#### [Problem]
For each record below, write an exact copy.

[Stored items]
::::

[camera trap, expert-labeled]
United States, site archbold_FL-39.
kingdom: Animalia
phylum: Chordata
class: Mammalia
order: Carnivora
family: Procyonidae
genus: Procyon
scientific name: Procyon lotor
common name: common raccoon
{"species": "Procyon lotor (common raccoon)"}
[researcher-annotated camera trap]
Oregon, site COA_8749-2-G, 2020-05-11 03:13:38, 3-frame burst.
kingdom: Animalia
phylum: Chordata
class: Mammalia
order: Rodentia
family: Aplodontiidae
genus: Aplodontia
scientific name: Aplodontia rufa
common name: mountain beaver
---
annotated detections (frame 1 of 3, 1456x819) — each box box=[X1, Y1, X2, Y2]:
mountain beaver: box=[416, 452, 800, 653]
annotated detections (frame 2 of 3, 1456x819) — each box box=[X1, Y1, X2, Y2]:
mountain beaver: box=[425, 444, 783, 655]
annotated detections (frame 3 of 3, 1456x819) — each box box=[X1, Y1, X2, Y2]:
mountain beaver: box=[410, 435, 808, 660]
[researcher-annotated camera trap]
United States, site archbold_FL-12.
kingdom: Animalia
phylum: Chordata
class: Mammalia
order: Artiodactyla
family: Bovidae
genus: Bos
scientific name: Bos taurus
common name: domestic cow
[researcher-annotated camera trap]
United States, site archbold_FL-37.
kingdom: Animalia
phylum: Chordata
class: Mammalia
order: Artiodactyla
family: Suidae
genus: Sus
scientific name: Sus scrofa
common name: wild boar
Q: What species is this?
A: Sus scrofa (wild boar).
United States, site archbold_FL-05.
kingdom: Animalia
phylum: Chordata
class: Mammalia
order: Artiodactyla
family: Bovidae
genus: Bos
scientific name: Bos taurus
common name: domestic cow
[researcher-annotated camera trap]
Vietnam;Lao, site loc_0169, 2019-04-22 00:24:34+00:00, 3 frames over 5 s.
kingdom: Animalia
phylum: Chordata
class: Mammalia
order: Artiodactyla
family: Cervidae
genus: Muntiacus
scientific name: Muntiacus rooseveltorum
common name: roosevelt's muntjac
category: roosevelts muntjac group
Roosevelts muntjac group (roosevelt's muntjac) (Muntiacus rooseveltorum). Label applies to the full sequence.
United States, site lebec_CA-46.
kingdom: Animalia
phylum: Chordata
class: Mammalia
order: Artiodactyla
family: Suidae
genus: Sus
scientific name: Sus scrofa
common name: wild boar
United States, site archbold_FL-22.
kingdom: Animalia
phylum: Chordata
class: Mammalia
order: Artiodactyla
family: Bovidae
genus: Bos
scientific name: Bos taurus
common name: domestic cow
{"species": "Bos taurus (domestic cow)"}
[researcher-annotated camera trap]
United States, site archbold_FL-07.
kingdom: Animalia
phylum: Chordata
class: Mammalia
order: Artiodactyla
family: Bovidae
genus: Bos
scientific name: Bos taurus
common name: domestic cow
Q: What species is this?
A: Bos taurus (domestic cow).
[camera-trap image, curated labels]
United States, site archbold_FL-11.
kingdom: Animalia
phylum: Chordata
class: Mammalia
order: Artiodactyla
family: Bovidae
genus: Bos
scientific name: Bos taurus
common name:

::::

#### [Answer section]
[camera trap, expert-labeled]
United States, site archbold_FL-39.
kingdom: Animalia
phylum: Chordata
class: Mammalia
order: Carnivora
family: Procyonidae
genus: Procyon
scientific name: Procyon lotor
common name: common raccoon
{"species": "Procyon lotor (common raccoon)"}
[researcher-annotated camera trap]
Oregon, site COA_8749-2-G, 2020-05-11 03:13:38, 3-frame burst.
kingdom: Animalia
phylum: Chordata
class: Mammalia
order: Rodentia
family: Aplodontiidae
genus: Aplodontia
scientific name: Aplodontia rufa
common name: mountain beaver
---
annotated detections (frame 1 of 3, 1456x819) — each box box=[X1, Y1, X2, Y2]:
mountain beaver: box=[416, 452, 800, 653]
annotated detections (frame 2 of 3, 1456x819) — each box box=[X1, Y1, X2, Y2]:
mountain beaver: box=[425, 444, 783, 655]
annotated detections (frame 3 of 3, 1456x819) — each box box=[X1, Y1, X2, Y2]:
mountain beaver: box=[410, 435, 808, 660]
[researcher-annotated camera trap]
United States, site archbold_FL-12.
kingdom: Animalia
phylum: Chordata
class: Mammalia
order: Artiodactyla
family: Bovidae
genus: Bos
scientific name: Bos taurus
common name: domestic cow
[researcher-annotated camera trap]
United States, site archbold_FL-37.
kingdom: Animalia
phylum: Chordata
class: Mammalia
order: Artiodactyla
family: Suidae
genus: Sus
scientific name: Sus scrofa
common name: wild boar
Q: What species is this?
A: Sus scrofa (wild boar).
United States, site archbold_FL-05.
kingdom: Animalia
phylum: Chordata
class: Mammalia
order: Artiodactyla
family: Bovidae
genus: Bos
scientific name: Bos taurus
common name: domestic cow
[researcher-annotated camera trap]
Vietnam;Lao, site loc_0169, 2019-04-22 00:24:34+00:00, 3 frames over 5 s.
kingdom: Animalia
phylum: Chordata
class: Mammalia
order: Artiodactyla
family: Cervidae
genus: Muntiacus
scientific name: Muntiacus rooseveltorum
common name: roosevelt's muntjac
category: roosevelts muntjac group
Roosevelts muntjac group (roosevelt's muntjac) (Muntiacus rooseveltorum). Label applies to the full sequence.
United States, site lebec_CA-46.
kingdom: Animalia
phylum: Chordata
class: Mammalia
order: Artiodactyla
family: Suidae
genus: Sus
scientific name: Sus scrofa
common name: wild boar
United States, site archbold_FL-22.
kingdom: Animalia
phylum: Chordata
class: Mammalia
order: Artiodactyla
family: Bovidae
genus: Bos
scientific name: Bos taurus
common name: domestic cow
{"species": "Bos taurus (domestic cow)"}
[researcher-annotated camera trap]
United States, site archbold_FL-07.
kingdom: Animalia
phylum: Chordata
class: Mammalia
order: Artiodactyla
family: Bovidae
genus: Bos
scientific name: Bos taurus
common name: domestic cow
Q: What species is this?
A: Bos taurus (domestic cow).
[camera-trap image, curated labels]
United States, site archbold_FL-11.
kingdom: Animalia
phylum: Chordata
class: Mammalia
order: Artiodactyla
family: Bovidae
genus: Bos
scientific name: Bos taurus
common name:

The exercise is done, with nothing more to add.